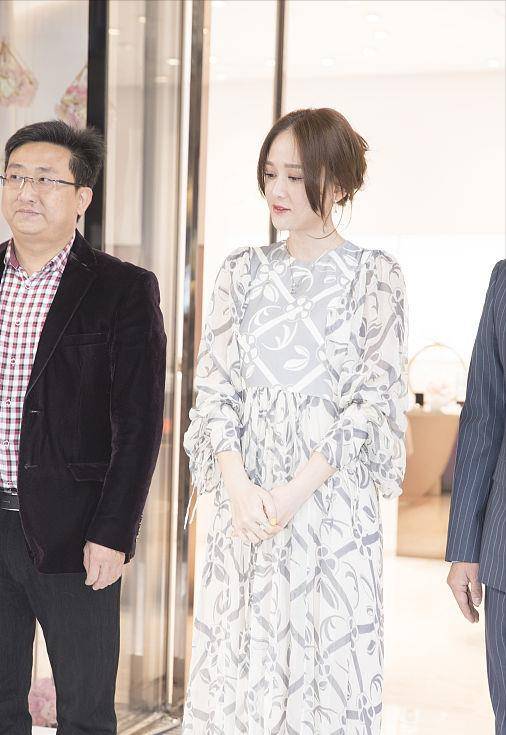 颜色|陈乔恩看起来好甜，虽然已经40多岁了，但依然不失少女的青春感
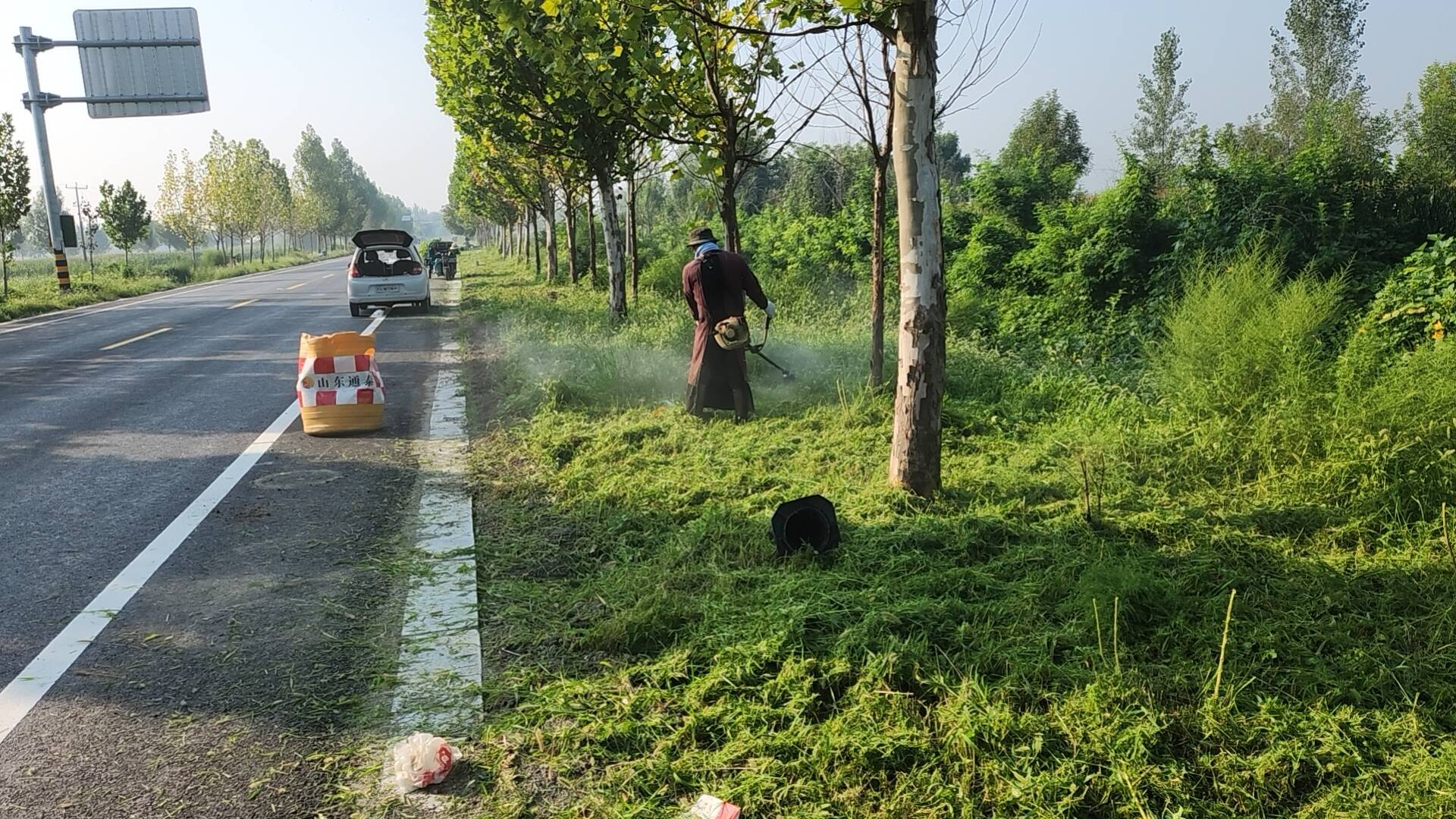 庆云公路分中心开展公路绿化修剪作业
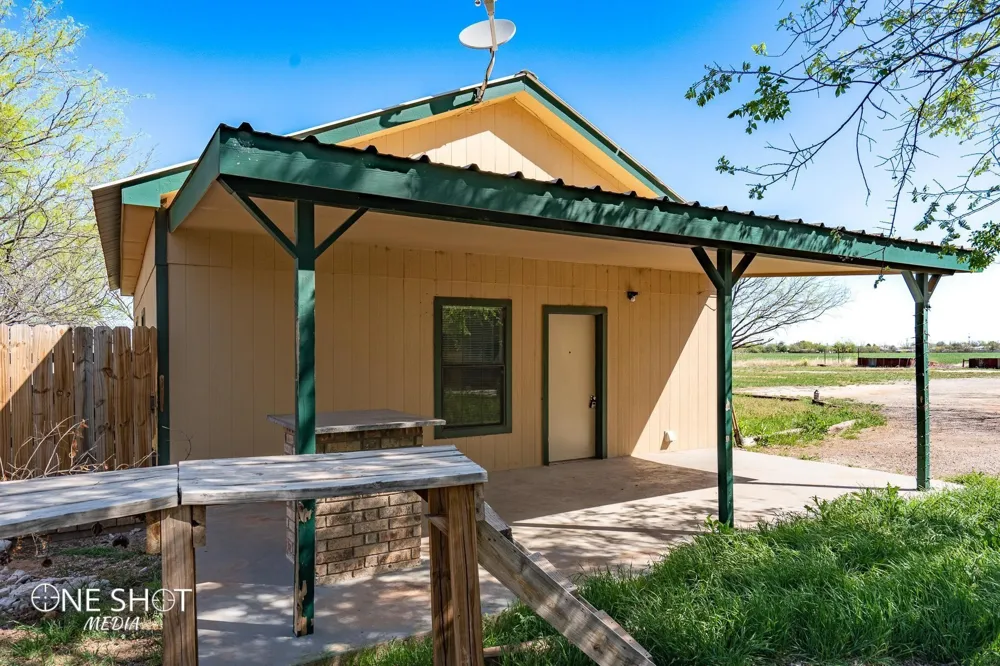 542 Mccartney Lane Tye, TX 79563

━━━━

=== Assignment ===
Please retype the material in full, exactly as it reads, apart from the images.

=== Expected output ===
 颜色|陈乔恩看起来好甜，虽然已经40多岁了，但依然不失少女的青春感
 庆云公路分中心开展公路绿化修剪作业
 542 Mccartney Lane Tye, TX 79563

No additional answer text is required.